Exploiting Grammatical Relations for Protein Relation Extraction and Role Labeling

Publication type
C1
Publication status
Published
Authors
Fayruzov, T., De Cock, M., Cornelis, C., & Hoste, V.
Editor
E, Hoenkamp, M. De Cock, and V. Hoste
Series
Proceedings of the Dutch-Belgian Information Retrieval workshop (DIR-2008)
Pagination
37-44
Download
(.pdf)

Abstract

Automatic protein interaction mining from natural language texts and automatic identification of the agent and target proteins (i.e. role labeling) are challenging problems that attract a lot of attention because of the growing amount of biomedical text resources. We propose a novel approach that relies exclusively on parsing and dependency information. We strategically omit any context information such as keywords or parts-of-speech to maximally abstract from the given corpora and look whether the grammatical relations correspond to the semantic relations in the text and how close this correspondence is.

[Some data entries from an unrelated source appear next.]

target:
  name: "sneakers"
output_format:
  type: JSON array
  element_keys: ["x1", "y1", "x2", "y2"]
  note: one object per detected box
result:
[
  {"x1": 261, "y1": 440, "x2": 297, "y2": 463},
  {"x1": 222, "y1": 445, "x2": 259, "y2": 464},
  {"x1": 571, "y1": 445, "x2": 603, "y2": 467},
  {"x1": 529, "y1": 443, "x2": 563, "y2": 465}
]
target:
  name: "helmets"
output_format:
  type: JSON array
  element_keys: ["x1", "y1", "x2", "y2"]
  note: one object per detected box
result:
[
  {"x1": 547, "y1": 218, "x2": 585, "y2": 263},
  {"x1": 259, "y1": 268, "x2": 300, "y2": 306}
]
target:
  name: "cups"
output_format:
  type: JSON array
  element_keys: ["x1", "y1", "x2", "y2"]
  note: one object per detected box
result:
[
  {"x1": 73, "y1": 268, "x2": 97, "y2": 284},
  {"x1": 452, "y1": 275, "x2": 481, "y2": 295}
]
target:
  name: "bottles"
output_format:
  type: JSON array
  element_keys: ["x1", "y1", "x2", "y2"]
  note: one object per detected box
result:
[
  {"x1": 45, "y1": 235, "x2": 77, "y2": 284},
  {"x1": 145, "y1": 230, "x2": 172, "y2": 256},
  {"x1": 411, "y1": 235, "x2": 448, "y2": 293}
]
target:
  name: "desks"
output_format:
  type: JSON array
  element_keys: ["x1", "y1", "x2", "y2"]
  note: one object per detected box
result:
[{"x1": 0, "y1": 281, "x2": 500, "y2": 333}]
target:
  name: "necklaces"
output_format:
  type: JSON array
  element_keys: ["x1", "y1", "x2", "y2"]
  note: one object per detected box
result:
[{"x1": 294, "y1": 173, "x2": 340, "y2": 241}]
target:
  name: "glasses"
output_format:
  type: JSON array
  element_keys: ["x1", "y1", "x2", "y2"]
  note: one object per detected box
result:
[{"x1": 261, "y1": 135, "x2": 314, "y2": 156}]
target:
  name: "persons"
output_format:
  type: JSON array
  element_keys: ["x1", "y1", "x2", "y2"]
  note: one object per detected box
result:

In particular, we construct a feature vector for each sentence only from the grammatical relations and some parsing information. We then use the obtained vector with standard machine learning algorithms in deciding whether a sentence describes a protein interaction and which roles the interaction participants play. Evaluation on benchmark datasets shows that our method is competitive with existing state-of-the-art algorithms for the extraction of protein interactions, and gives promising results for protein role detection.